Une larme m’a sauvée. C’est le titre du livre (1) dans lequel Angèle Lieby raconte l’incroyable expérience qu’elle a traversée trois ans plus tôt. Pendant près de deux semaines, cette Alsacienne de 59 ans est restée inerte dans un état proche du coma profond mais parfaitement consciente et incapable de le manifester. Jusqu’à ce que face à la tristesse de sa fille, une larme perle à ses paupières et alerte proches et soignants sur son état de conscience.
Pour l’équipe de réanimation médicale de l’hôpital civil de Strasbourg qui a soigné Angèle Liéby, son livre apparait aujourd’hui comme une mise en accusation. Elle raconte avoir entendu des infirmières lâcher des « elle va bientôt clamser » et un médecin affirmer à son mari « il va falloir la débrancher. Plus rien ne fonctionne à part le cœur ». Michel Hasselmann, qui dirige ce service, ne nie pas que certaines « erreurs inacceptables » ont été commises. « Mais aujourd’hui on nous fait passer pour des goujats alors que nous avons posé en cinq jours le diagnostic d’une maladie extrêmement rare que nous n’avions jamais rencontrée et c’est ce qui a permis à Mme Lieby de s’en sortir. », tient-il à rappeler. Plus que l’opprobre jetée sur son service, ce qui préoccupe cet anesthésiste-réanimateur chevronné, c’est l’espoir que l’histoire d’Angèle pourrait redonner à tort à tous les proches de personnes plongées dans le coma profond.
Pr Michel Hasselmann, chef du service de réanimation médicale au CHU de Strasbourg : « on donne un espoir fou à ces familles, c’est cruel et inconsidéré »
Car le cas d’Angèle Lieby est exceptionnel, nous confirme Laurent Magy, neurologue spécialiste des neuropathies périphériques rares. Elle souffrait d’une maladie neurologique très rare, le syndrome de Bickerstaff qui peut survenir à la suite d’une infection banale de type otite ou angine.
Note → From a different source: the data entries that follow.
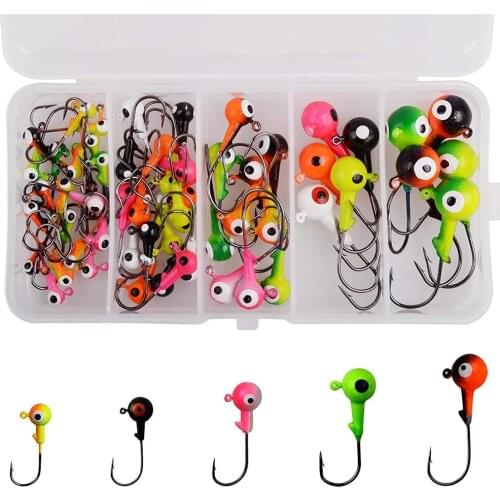 60Pcs/Box Fishing Jig Heads Hooks Round Head Jig Hooks For Soft Worm Lures Freshwater Saltwater Fishing Tackle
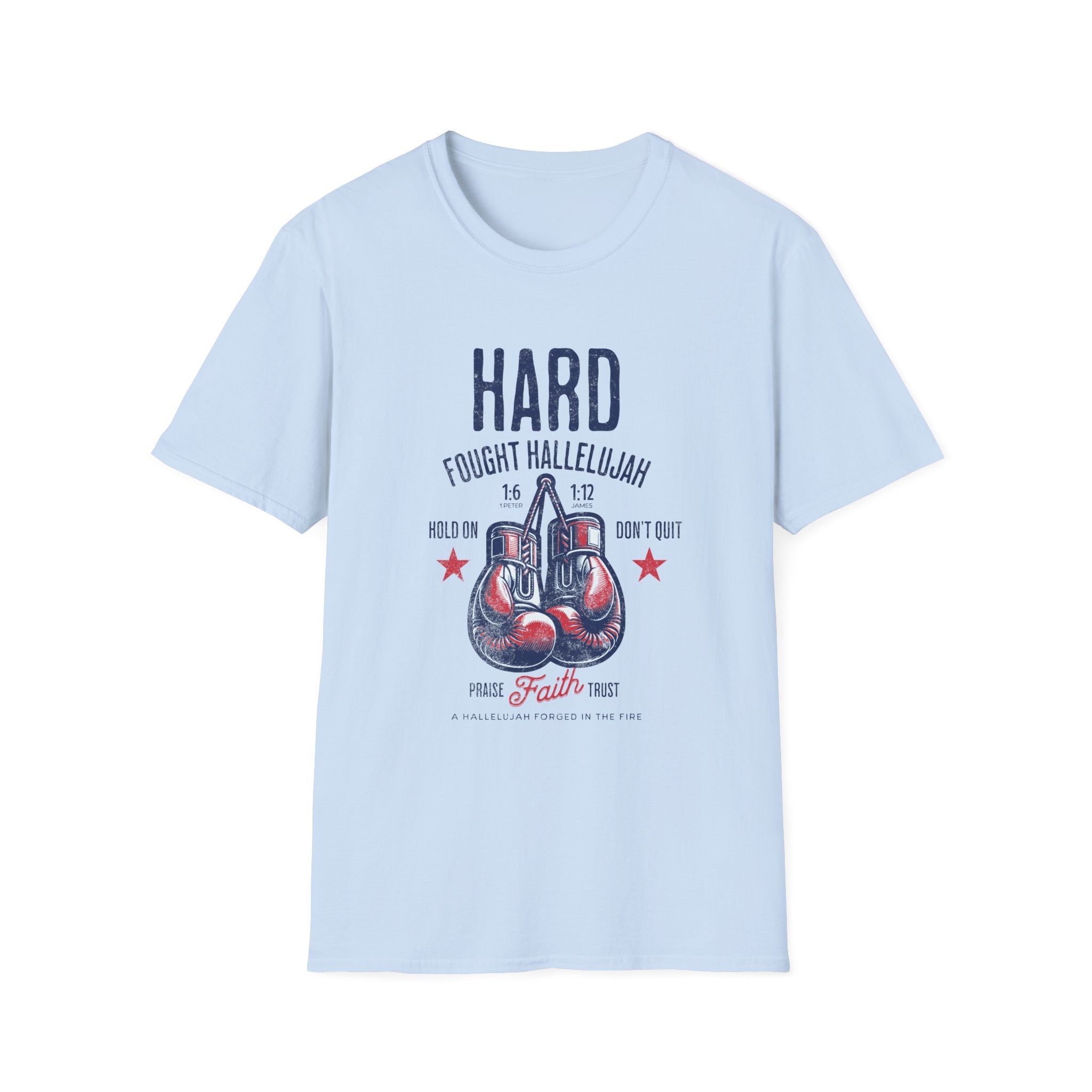 Hard Fought Hallelujah Christian T-Shirt – Faith Boxing Gloves Shirt – Inspirational Scripture Tee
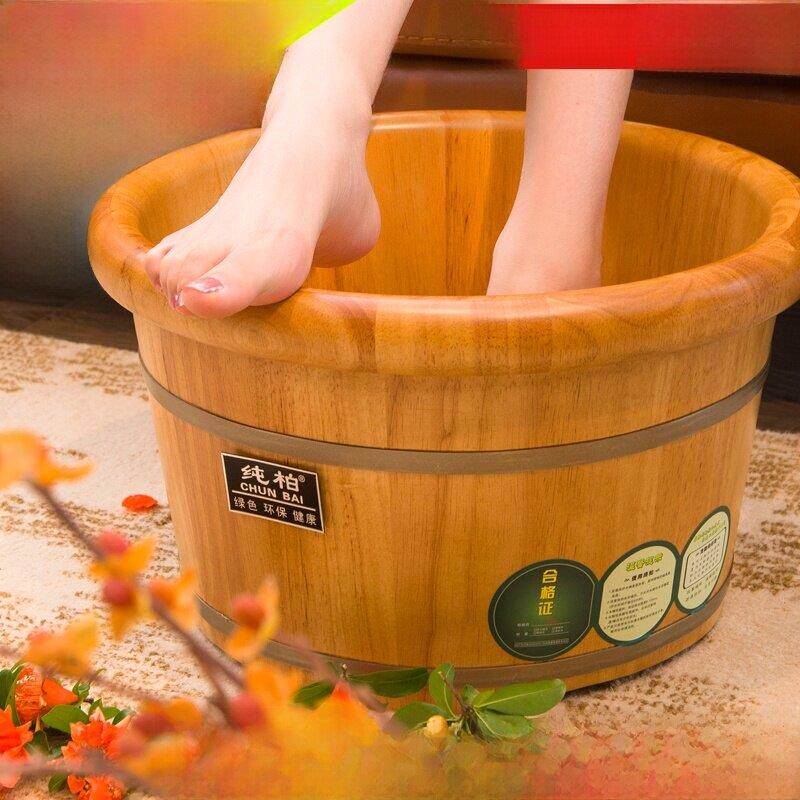 纯柏橡木泡脚木桶足浴桶洗脚木盆木质实木家用足疗桶过小腿高深桶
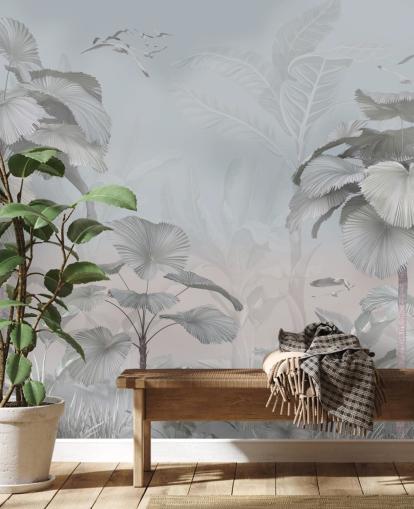 stormy jungle wallpaper mural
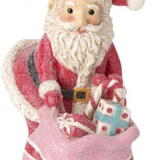 7" Resin Santa With Gift Bag Table Piece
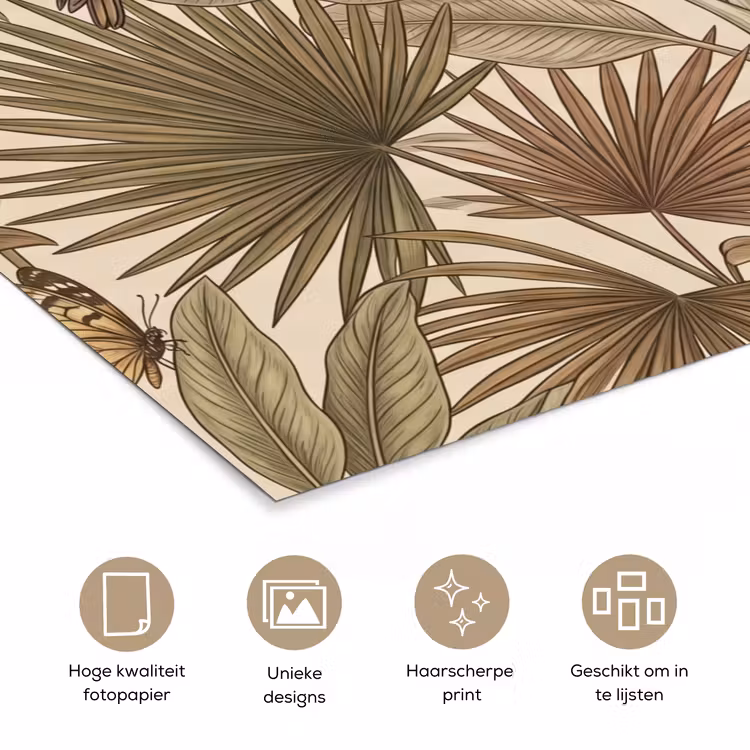 Tropisch - Vogels - Beige poster papier klein -closeup_NL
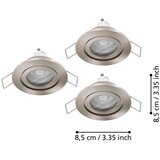 Eglo 902239 - KOMPLET 3x LED kupatilsko ugradno svetlo BARRANCO 1xGU10/4,5W/230V IP44 hrom | Eponuda.com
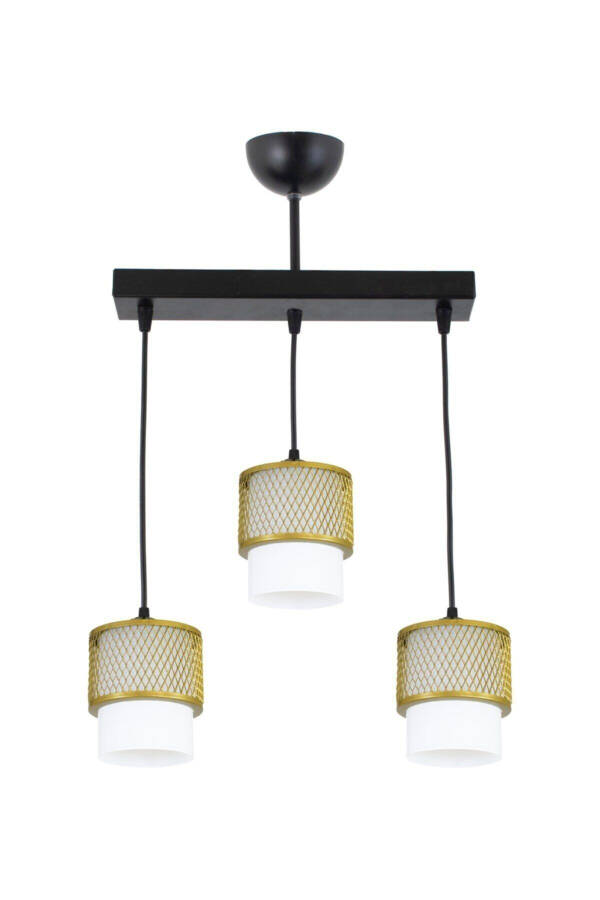 Triple White Glass Cage Model Modern Pendant Chandelier - 1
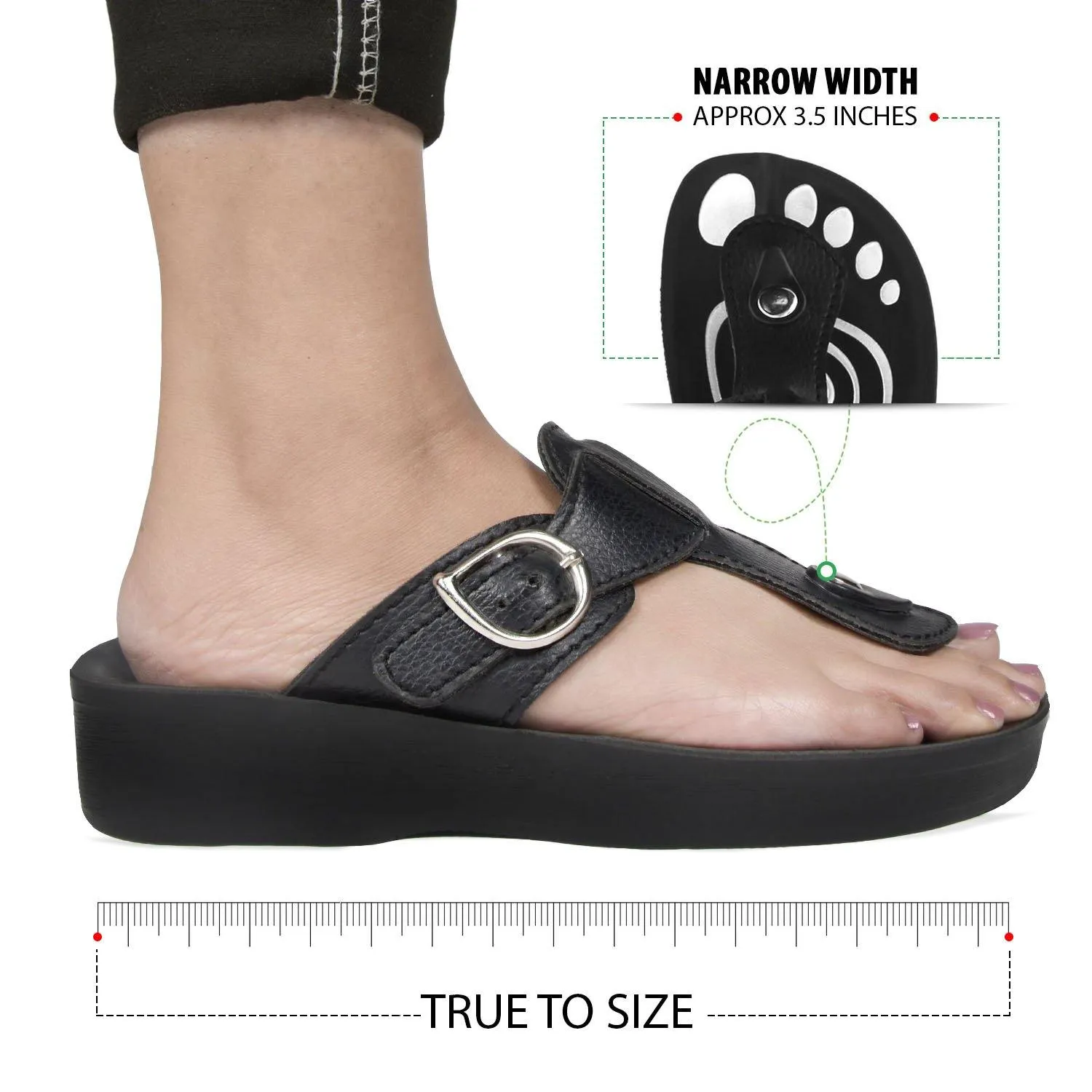 Aerosoft - Freedom A0851 Fashion T-Strap Comfortable Arch Support Summer Sandals For Women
Dans les formes les plus prononcées comme celle d’Angèle, en quelques jours, tous les muscles sont paralysés jusqu’à ceux des paupières sans affecter l’état de conscience.
Dr Laurent Magy, neurologue au CHU de Clermont-Ferrand : « Même le réflexe cornéen qui nous sert à dire si le patient est vivant ou mort est aboli »
Face à un tel piège diagnostic qui empêche les médecins de faire la différence entre un patient conscient et un patient en coma profond, il existe peu d’outils médicaux. Avec l’électroencéphalogramme qui enregistre l’activité électrique du cerveau, on peut identifier les patients en coma dépassé. Le tracé est plat, c’est l’état de mort cérébrale qui permet les prélèvements pour le don d’organe. Mais la situation est plus complexe lorsqu’on enregistre une activité électrique dans le cerveau mais aucune réaction effective du patient, comme c’était le cas pour Agnès Lieby. La méthode des potentiels évoqués cognitifs permet de vérifier si le patient répond ou non à un stimulus auditif extérieur.
Dr Laurent Magy: « S’il y a une activité cérébrale, c’est que le patient a au moins conscience de ce qui se passe autour»
Toutefois cette méthode n’est pour le moment accessible que dans certains services de neurologie en France et n’offre aucune certitude absolue. D’autres pistes sont à l’étude, notamment en Belgique pour associer deux techniques d’imagerie, l’IRM fonctionnelle et le PET-scan et permettre de déceler des signes de conscience. Ces méthodes pourraient à terme bénéficier aussi aux victimes de traumatisme crânien ou d’accident vasculaire cérébral pour lesquels les médecins peinent à apprécier la profondeur de l’altération de la conscience.